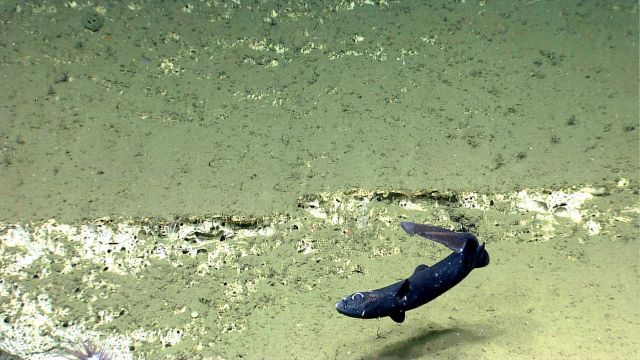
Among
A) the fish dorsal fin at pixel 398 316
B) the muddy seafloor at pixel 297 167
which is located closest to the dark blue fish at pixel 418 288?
the fish dorsal fin at pixel 398 316

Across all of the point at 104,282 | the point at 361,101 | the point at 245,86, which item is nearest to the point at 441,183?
the point at 361,101

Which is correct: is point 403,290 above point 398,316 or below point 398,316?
above

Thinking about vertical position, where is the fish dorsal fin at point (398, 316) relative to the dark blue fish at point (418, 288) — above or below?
below

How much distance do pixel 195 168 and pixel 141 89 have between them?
0.49 meters

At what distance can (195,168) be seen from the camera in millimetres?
2311

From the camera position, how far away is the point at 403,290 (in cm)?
188

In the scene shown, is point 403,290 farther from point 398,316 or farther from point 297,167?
point 297,167

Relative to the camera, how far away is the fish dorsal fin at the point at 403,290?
1863 mm

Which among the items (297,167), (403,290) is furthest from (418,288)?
(297,167)

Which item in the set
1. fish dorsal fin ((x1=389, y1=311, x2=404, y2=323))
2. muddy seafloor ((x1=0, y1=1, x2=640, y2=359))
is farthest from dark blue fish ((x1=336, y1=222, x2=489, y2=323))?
muddy seafloor ((x1=0, y1=1, x2=640, y2=359))

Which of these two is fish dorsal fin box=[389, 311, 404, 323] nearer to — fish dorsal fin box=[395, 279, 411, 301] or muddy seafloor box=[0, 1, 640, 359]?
fish dorsal fin box=[395, 279, 411, 301]

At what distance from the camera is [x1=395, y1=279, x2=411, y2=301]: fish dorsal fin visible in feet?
6.11

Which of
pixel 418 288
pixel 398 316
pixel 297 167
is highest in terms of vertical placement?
pixel 297 167

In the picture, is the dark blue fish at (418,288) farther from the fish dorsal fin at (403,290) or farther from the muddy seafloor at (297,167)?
A: the muddy seafloor at (297,167)
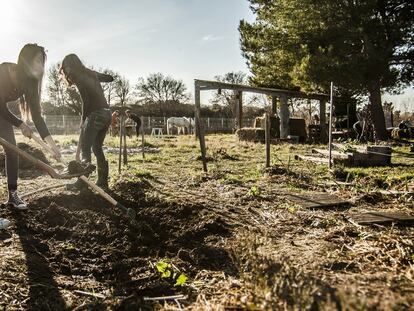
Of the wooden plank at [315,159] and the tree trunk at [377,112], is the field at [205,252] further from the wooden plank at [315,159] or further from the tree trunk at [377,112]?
the tree trunk at [377,112]

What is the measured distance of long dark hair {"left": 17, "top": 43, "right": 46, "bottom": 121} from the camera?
391cm

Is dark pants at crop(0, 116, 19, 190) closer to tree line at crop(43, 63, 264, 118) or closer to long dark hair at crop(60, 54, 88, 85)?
long dark hair at crop(60, 54, 88, 85)

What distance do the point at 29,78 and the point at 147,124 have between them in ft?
115

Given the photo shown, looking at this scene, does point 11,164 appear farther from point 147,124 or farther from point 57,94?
point 57,94

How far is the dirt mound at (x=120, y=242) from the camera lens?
2660 millimetres

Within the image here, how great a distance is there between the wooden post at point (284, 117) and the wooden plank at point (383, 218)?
14673 millimetres

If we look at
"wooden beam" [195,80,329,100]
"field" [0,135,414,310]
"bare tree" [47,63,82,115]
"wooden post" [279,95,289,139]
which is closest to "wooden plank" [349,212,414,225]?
"field" [0,135,414,310]

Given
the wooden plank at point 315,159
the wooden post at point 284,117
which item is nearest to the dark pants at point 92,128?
the wooden plank at point 315,159

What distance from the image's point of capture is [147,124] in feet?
127

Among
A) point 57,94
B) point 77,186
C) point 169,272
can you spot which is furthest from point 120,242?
point 57,94

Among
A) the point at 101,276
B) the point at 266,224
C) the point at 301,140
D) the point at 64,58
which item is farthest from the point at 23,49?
the point at 301,140

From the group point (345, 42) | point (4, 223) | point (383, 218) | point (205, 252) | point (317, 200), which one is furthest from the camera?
point (345, 42)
::::::::
Change every "the camera" to "the viewer" throughout the records above and write them out again with nothing else altered, leaving out the pictures.

PROBLEM SOLUTION:
Among
A) the fish dorsal fin at pixel 398 316
B) the muddy seafloor at pixel 297 167
which is located closest to the dark blue fish at pixel 418 288?
the fish dorsal fin at pixel 398 316

Across all of the point at 104,282 | the point at 361,101 | the point at 245,86, which item is nearest to the point at 441,183?
the point at 361,101

Which is correct: is point 403,290 above point 398,316 or below point 398,316?
above

Thinking about vertical position, where is the fish dorsal fin at point (398, 316) relative to the dark blue fish at point (418, 288) — above or below?
below

How much distance do pixel 195 168 and pixel 141 89 have between them?
0.49 meters

At what distance can (195,168) be seen from the viewer in millimetres?
2311

From the viewer position, how far away is the point at 403,290 (in cm)?
188

In the scene shown, is point 403,290 farther from point 398,316 or farther from point 297,167?
point 297,167

Relative to the viewer, how far away is the fish dorsal fin at the point at 403,290?
1863 mm

Which among the items (297,167), (403,290) is furthest from (418,288)?
(297,167)

Which item in the set
1. fish dorsal fin ((x1=389, y1=311, x2=404, y2=323))
2. muddy seafloor ((x1=0, y1=1, x2=640, y2=359))
is farthest from dark blue fish ((x1=336, y1=222, x2=489, y2=323))?
muddy seafloor ((x1=0, y1=1, x2=640, y2=359))

Which of these two is fish dorsal fin box=[389, 311, 404, 323] nearer to — fish dorsal fin box=[395, 279, 411, 301] or muddy seafloor box=[0, 1, 640, 359]?
fish dorsal fin box=[395, 279, 411, 301]

At what distance from the viewer is [x1=395, y1=279, x2=411, y2=301]: fish dorsal fin visible in feet?
6.11

Which of
pixel 418 288
pixel 398 316
pixel 297 167
is highest in terms of vertical placement?
pixel 297 167

In the picture, is the dark blue fish at (418,288) farther from the fish dorsal fin at (403,290) or farther from the muddy seafloor at (297,167)?
A: the muddy seafloor at (297,167)
Of the wooden plank at [315,159] and the tree trunk at [377,112], is the field at [205,252] further from the wooden plank at [315,159] or further from the tree trunk at [377,112]?
the tree trunk at [377,112]

What is the measured distance of long dark hair {"left": 17, "top": 43, "right": 46, "bottom": 121} from the viewer?
391cm

Is dark pants at crop(0, 116, 19, 190) closer to tree line at crop(43, 63, 264, 118) or closer to long dark hair at crop(60, 54, 88, 85)?
long dark hair at crop(60, 54, 88, 85)

What distance do the point at 29,78 and the point at 147,124 have between them in ft?
115

Given the photo shown, looking at this scene, does point 11,164 appear farther from point 147,124 or farther from point 57,94?
point 57,94

How far is the dirt mound at (x=120, y=242) from the viewer lens?
2660 millimetres

Within the image here, how great a distance is there between the wooden post at point (284, 117) and the wooden plank at point (383, 218)?
14673 millimetres

If we look at
"wooden beam" [195,80,329,100]
"field" [0,135,414,310]
"bare tree" [47,63,82,115]
"wooden post" [279,95,289,139]
which is closest to "wooden plank" [349,212,414,225]?
"field" [0,135,414,310]

Given
the wooden plank at point 315,159
the wooden post at point 284,117
which item is nearest to the dark pants at point 92,128?
the wooden plank at point 315,159

What distance from the image's point of capture is [147,124] in feet?
127

Among
A) point 57,94
B) point 77,186
C) point 169,272
can you spot which is furthest from point 120,242?
point 57,94

Among
A) the point at 101,276
B) the point at 266,224
C) the point at 301,140
D) the point at 64,58
which item is farthest from the point at 23,49?
the point at 301,140

From the group point (345, 42) | point (4, 223) | point (383, 218) | point (205, 252) | point (317, 200), which one is furthest from the viewer?
point (345, 42)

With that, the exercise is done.